→ **PAGE EXTRACT**
━━━━━━━━

Open loop flow control scheme

[MickW]

Hello All

Could we get some expertise on flow control ?

-Using a PID loop in Productivity 2000 with an analog output,
How can we convert that to a relay, open or close to control the flow of product?
We don't have any feedback loop ,just using a pneumatic air cylinder and inching valves
Thanks

 

[I_Automation]

Scale your PID output to 0 to 100. Do math on the PID output to match the timer accumulator

Run a looping timer 100 units (100 seconds, 1.00 seconds, 10,0 seconds - whatever you choose. But Don't run if PID output is 0

Do a LIM 1 Timer.ACC PID_Adjusted to OTE the valve output

The output will come on the percentage of time the PID says it wants.


EDIT: You could do any timer preset if 1, 10 or 100 seconds isn't appropriate, (say a 5.00 second loop is preferred) just a different multiplier to get PID_Adjusted

 

[lfe]

Why do you use a PID if you don't take the Process Variable into account?

I would do it with a table with two columns, Flow - Position, since the relationship is surely not going to be linear. Depending on the desired flow rate, the valve position is calculated by interpolating from the table.

But using a pneumatic cylinder will not work well since the movement in relation to the time of the impulse is approximate, the air is compressible, and when many position corrections have been made it will surely go out of calibration.

The ideal would be to have position feedback, or at least, for example, use an electric linear positioner, the ones that work with a thread.

 

[drbitboy]

Hello All

Could we get some expertise on flow control ?

-Using a PID loop in Productivity 2000 with an analog output,
How can we convert that to a relay, open or close to control the flow of product?
We don't have any feedback loop ,just using a pneumatic air cylinder and inching valves
Thanks

As noted by @lfe, a PID cannot be used without a feedback loop, so the process as described does not make any sense unless "We don't have any feedback loop" means there is no feedback on the position of the pneumatic cylinder and or the device that controls the flow of product, but there is feedback on the flow of product.

If that is the case, and that is a big if, the control scheme is to have the PID compare the flow rate feedback to a setpoint, and use any difference (error) to somehow turn a relay on or off, and that relay somehow controls the inching valve, which controls the speed (rate of change in position) of the device (final control element) that controls the flow of product. So the system cannot specify a specific setting of the final control element, rather it can use the inching valve to direct that element to increase flow, decrease flow, or leave flow at its current rate.

━━━━━━━━

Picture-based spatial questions
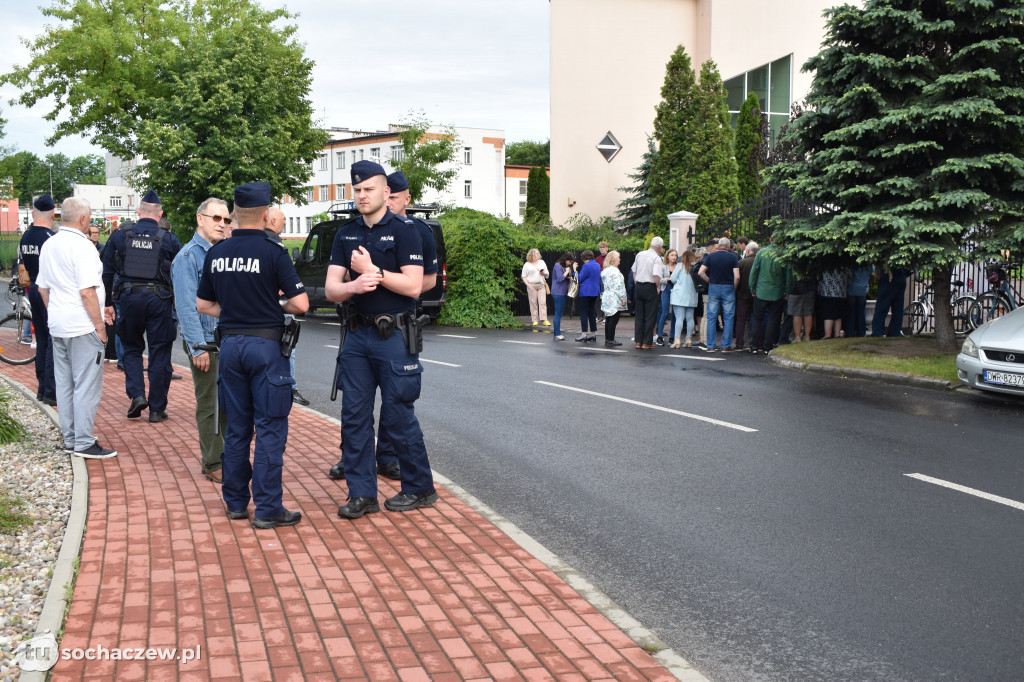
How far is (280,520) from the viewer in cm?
560

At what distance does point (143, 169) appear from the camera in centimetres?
3131

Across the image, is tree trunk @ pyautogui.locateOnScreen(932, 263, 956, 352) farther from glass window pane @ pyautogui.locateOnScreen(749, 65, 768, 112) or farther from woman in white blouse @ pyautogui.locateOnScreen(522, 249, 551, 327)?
glass window pane @ pyautogui.locateOnScreen(749, 65, 768, 112)

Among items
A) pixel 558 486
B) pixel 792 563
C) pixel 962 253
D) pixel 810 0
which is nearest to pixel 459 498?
pixel 558 486

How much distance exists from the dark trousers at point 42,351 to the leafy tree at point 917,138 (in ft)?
34.3

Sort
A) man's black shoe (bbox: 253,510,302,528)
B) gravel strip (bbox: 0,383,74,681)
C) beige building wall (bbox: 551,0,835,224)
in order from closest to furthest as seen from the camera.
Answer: gravel strip (bbox: 0,383,74,681), man's black shoe (bbox: 253,510,302,528), beige building wall (bbox: 551,0,835,224)

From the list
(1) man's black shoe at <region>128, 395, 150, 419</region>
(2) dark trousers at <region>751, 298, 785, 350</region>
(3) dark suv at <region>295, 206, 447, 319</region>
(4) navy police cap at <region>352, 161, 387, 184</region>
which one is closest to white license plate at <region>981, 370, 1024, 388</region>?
(2) dark trousers at <region>751, 298, 785, 350</region>

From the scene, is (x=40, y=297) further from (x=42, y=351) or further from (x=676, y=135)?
(x=676, y=135)

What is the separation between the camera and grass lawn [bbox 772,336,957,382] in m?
12.7

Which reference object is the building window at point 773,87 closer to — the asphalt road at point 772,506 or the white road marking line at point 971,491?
the asphalt road at point 772,506

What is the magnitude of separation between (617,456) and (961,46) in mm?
9768

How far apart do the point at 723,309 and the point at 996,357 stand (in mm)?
6416

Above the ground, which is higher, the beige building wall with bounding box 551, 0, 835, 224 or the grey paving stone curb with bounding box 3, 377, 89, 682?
the beige building wall with bounding box 551, 0, 835, 224

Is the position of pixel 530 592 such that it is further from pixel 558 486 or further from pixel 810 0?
pixel 810 0

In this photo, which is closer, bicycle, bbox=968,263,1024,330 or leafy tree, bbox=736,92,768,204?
bicycle, bbox=968,263,1024,330
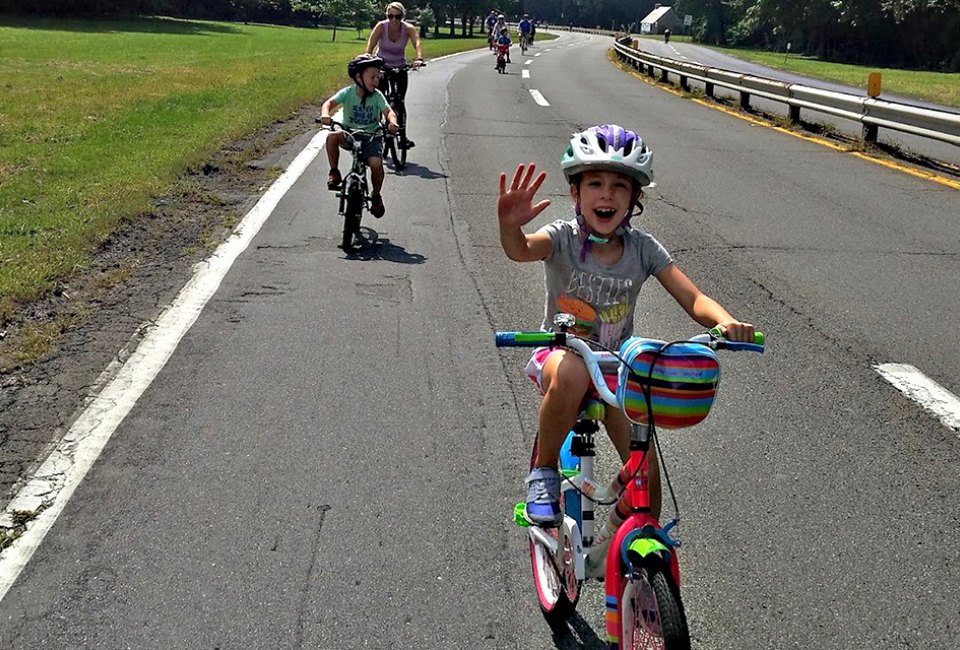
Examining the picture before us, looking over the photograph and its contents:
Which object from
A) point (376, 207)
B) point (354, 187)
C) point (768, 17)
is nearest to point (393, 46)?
point (376, 207)

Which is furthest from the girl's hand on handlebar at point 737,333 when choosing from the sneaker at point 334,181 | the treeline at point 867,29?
the treeline at point 867,29

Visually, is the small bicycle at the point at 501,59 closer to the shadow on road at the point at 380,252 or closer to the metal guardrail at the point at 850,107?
the metal guardrail at the point at 850,107

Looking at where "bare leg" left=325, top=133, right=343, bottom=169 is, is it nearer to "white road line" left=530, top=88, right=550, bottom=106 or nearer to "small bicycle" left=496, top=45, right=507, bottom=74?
"white road line" left=530, top=88, right=550, bottom=106

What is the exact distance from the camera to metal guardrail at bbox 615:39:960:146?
47.3 feet

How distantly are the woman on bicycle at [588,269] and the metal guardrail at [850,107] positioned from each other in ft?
39.7

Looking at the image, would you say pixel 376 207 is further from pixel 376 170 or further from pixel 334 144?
pixel 334 144

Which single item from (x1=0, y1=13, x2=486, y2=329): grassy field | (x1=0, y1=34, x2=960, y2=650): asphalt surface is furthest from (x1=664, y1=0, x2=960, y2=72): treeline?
(x1=0, y1=34, x2=960, y2=650): asphalt surface

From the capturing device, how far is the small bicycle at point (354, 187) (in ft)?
28.5

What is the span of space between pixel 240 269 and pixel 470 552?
4504 millimetres

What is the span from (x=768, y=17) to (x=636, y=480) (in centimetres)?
7821

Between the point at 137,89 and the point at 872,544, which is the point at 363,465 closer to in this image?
the point at 872,544

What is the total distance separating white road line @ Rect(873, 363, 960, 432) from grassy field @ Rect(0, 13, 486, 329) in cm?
523

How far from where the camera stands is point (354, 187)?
8836 millimetres

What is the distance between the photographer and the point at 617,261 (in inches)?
138
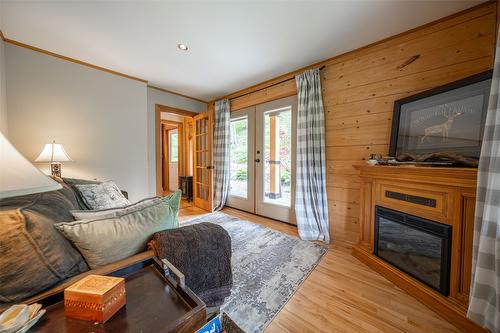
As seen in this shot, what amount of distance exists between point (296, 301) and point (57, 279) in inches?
56.4

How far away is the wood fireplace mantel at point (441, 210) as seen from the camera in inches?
48.1

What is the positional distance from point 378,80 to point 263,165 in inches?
76.2

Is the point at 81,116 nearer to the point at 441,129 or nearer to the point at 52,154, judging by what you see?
the point at 52,154

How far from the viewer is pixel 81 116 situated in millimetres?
2514

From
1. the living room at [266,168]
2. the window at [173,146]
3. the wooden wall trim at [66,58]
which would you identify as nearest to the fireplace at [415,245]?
the living room at [266,168]

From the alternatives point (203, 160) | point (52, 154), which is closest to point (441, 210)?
point (203, 160)

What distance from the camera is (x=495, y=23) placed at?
1497mm

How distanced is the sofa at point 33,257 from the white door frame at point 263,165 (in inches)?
96.0

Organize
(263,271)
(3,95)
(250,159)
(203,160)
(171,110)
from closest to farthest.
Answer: (263,271), (3,95), (250,159), (171,110), (203,160)

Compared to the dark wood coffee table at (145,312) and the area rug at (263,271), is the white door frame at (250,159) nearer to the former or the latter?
the area rug at (263,271)

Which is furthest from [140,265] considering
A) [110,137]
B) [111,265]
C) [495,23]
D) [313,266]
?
[495,23]

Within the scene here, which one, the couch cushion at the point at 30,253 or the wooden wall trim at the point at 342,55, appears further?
the wooden wall trim at the point at 342,55

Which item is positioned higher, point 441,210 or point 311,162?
point 311,162

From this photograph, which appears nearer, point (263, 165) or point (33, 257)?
point (33, 257)
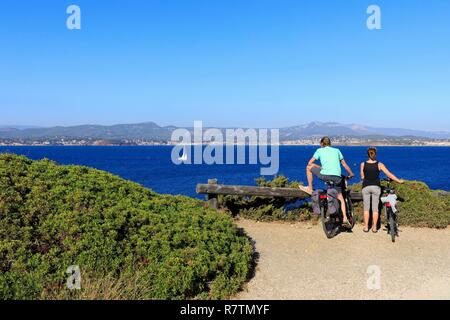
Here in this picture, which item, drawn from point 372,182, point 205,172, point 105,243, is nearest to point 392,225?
point 372,182

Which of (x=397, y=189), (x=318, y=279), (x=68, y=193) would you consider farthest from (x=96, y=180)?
(x=397, y=189)

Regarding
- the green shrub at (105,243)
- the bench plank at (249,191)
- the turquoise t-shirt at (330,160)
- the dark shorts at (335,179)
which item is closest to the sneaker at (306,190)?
the bench plank at (249,191)

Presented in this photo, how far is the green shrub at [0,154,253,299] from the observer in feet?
19.4

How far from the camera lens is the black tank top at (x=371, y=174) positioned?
10133 millimetres

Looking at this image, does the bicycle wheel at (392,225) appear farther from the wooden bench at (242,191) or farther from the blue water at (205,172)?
the blue water at (205,172)

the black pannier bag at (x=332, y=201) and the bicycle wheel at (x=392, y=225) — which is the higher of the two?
the black pannier bag at (x=332, y=201)

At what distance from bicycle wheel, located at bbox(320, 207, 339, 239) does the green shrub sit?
223 centimetres

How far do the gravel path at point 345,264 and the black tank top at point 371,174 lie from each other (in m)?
1.17

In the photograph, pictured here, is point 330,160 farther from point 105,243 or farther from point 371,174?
point 105,243

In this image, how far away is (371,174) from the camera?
10180 mm

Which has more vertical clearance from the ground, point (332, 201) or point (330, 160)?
point (330, 160)

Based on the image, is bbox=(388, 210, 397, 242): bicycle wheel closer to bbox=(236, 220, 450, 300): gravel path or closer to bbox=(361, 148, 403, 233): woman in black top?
bbox=(236, 220, 450, 300): gravel path

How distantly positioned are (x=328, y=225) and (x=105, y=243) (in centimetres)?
528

━━━━━━━━

→ **DIRECTIONS**
A – Quote the stretch of the flow control thread from "If that is the" through "its current rate.".
B – In the flow control thread, which two columns would the table proposed by lfe contain?

→ **TASK ANSWERS**
A –
If that is the case, and that is a big if, the control scheme is to have the PID compare the flow rate feedback to a setpoint, and use any difference (error) to somehow turn a relay on or off, and that relay somehow controls the inching valve, which controls the speed (rate of change in position) of the device (final control element) that controls the flow of product. So the system cannot specify a specific setting of the final control element, rather it can use the inching valve to direct that element to increase flow, decrease flow, or leave flow at its current rate.

B – Flow and Position.